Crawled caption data

--

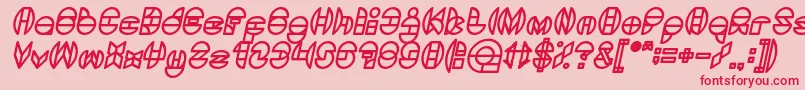 フォントDragonFlyBoldItalic – ピンクの背景に赤い文字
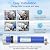 MewMore 75 GPD RO Membrane Filter with Housing, Replacement Reverse Osmosis Membrane Fit Home Under Sink RO Drinking Water Filter Purifier Filtration System with Wrench, 1/4" Fitting, Check Valve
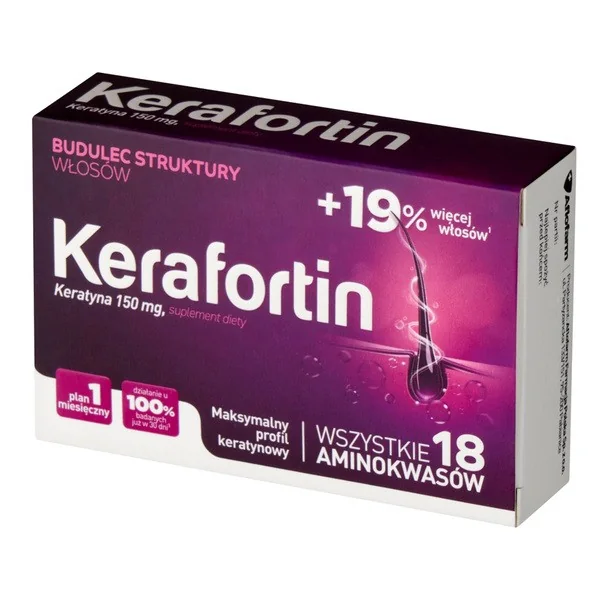 Kerafortin Keratyna 150mg 30 tabletek [Kerafortin] - Kerafortin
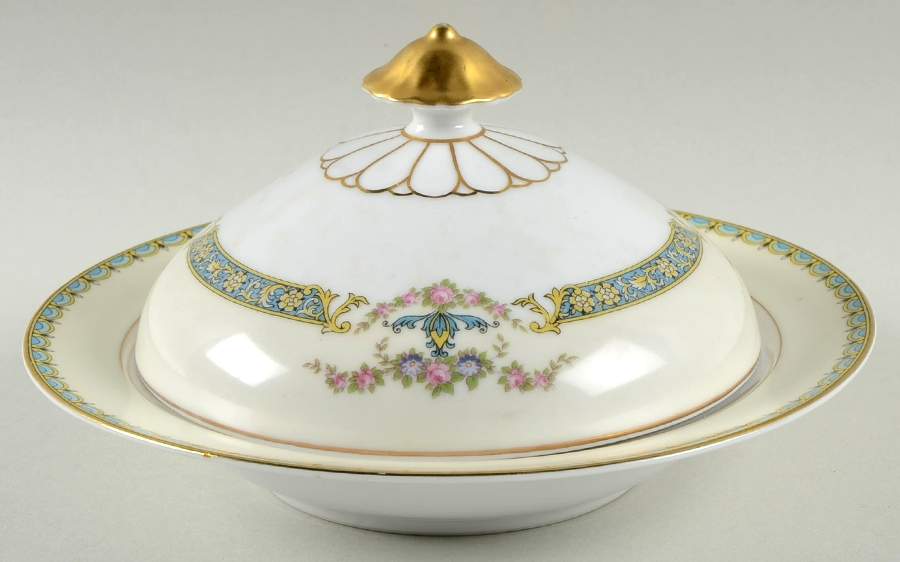 Perseus Round Covered Butter by Noritake-1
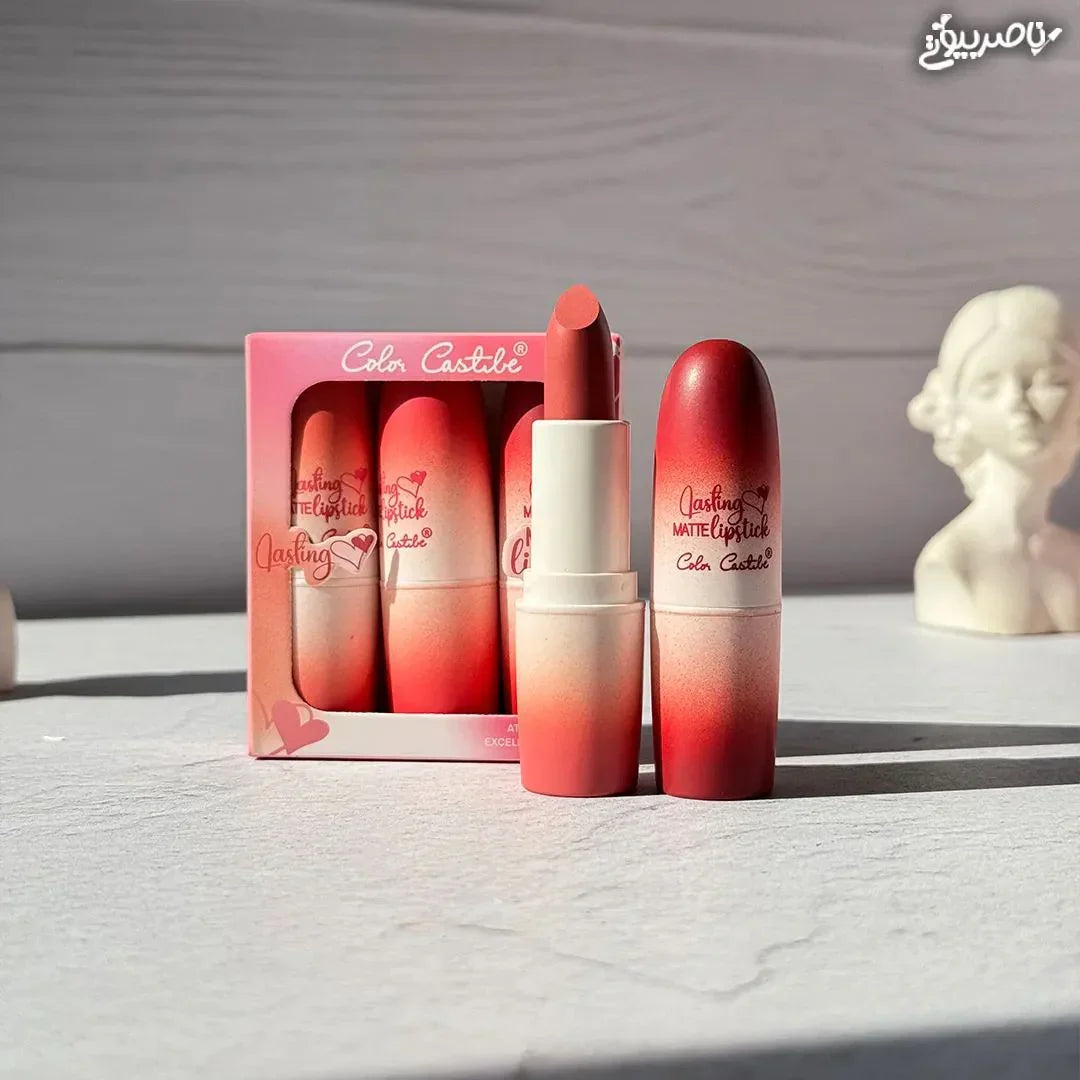 Color Castle Velvet Matte Lipstick Trio Sets - Buy Online in Pakistan at Cosmia.pk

--

Task objective: Could you output the records word for word, beginning at the start and ending with the line that contains "MewMore 75 GPD", with the pictures left out?

Answer to the exercise:
 フォントDragonFlyBoldItalic – ピンクの背景に赤い文字
 MewMore 75 GPD RO Membrane Filter with Housing, Replacement Reverse Osmosis Membrane Fit Home Under Sink RO Drinking Water Filter Purifier Filtration System with Wrench, 1/4" Fitting, Check Valve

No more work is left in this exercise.